Grace is one half of Extreme Nomads, travel addicts with a passion for adrenaline and adventure, Grace, along with Jim, began Extreme Nomads to help travellers discover the best spots around the world to do the sports they love. You can connect with Grace on GAFFL and through Extreme Nomads.

Why I Travel And Why I Continue To Do It

I suppose I was born into it, in a way. My dad’s family is English, Italian, and Greek (my grandmother was born and raised in Egypt in the 1930s and speaks 5 languages fluently - mind boggling really!) and my mother’s side is from the US. We moved around a lot as a family, and though we eventually “settled” in Ireland, I left during college for a transfer year to Shanghai whilst studying Mandarin and moved to China full time once I finished my studies. So, I guess it’s in my bones at this stage. Staying still feels a lot more alien to me than staying on the move.
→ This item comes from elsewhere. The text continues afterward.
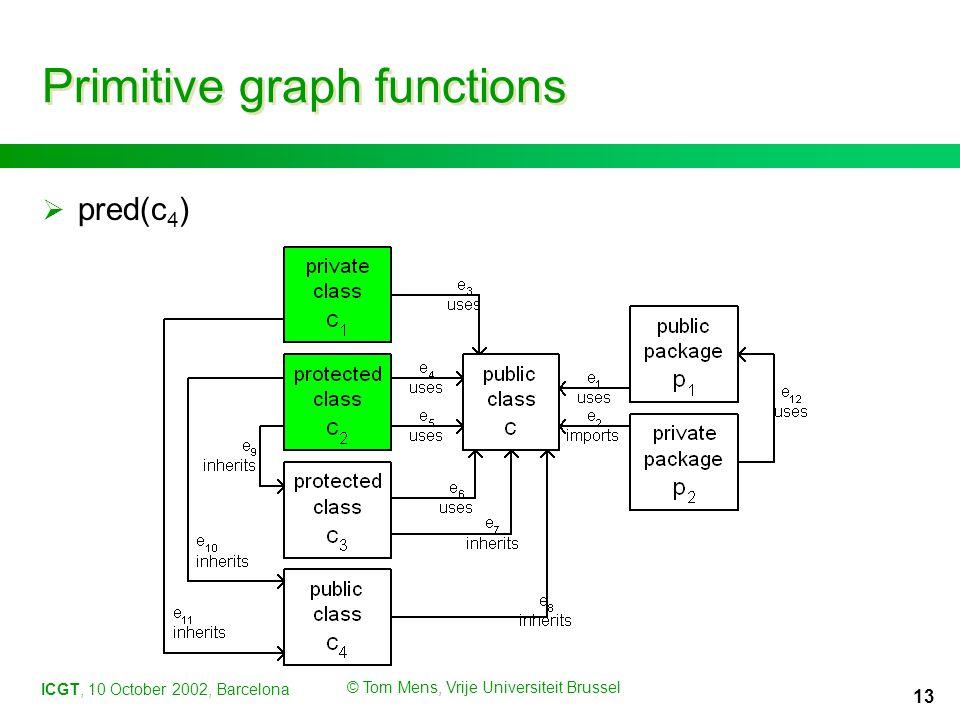 ICGT, 10 October 2002, Barcelona © Tom Mens, Vrije Universiteit Brussel 13 Primitive graph functions  pred(c 4 )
I've Made Long Lasting Friendships During My Travels

Absolutely. I actually have been based back at home in Ireland for the past year - and it was a little strange to find that most of my friends had immigrated while I was away. Combine that with the fact that all my best friends were people that I’ve met over the past 5 years of living in Asia, and I realised that the closest people to me were actually the furthest away physically.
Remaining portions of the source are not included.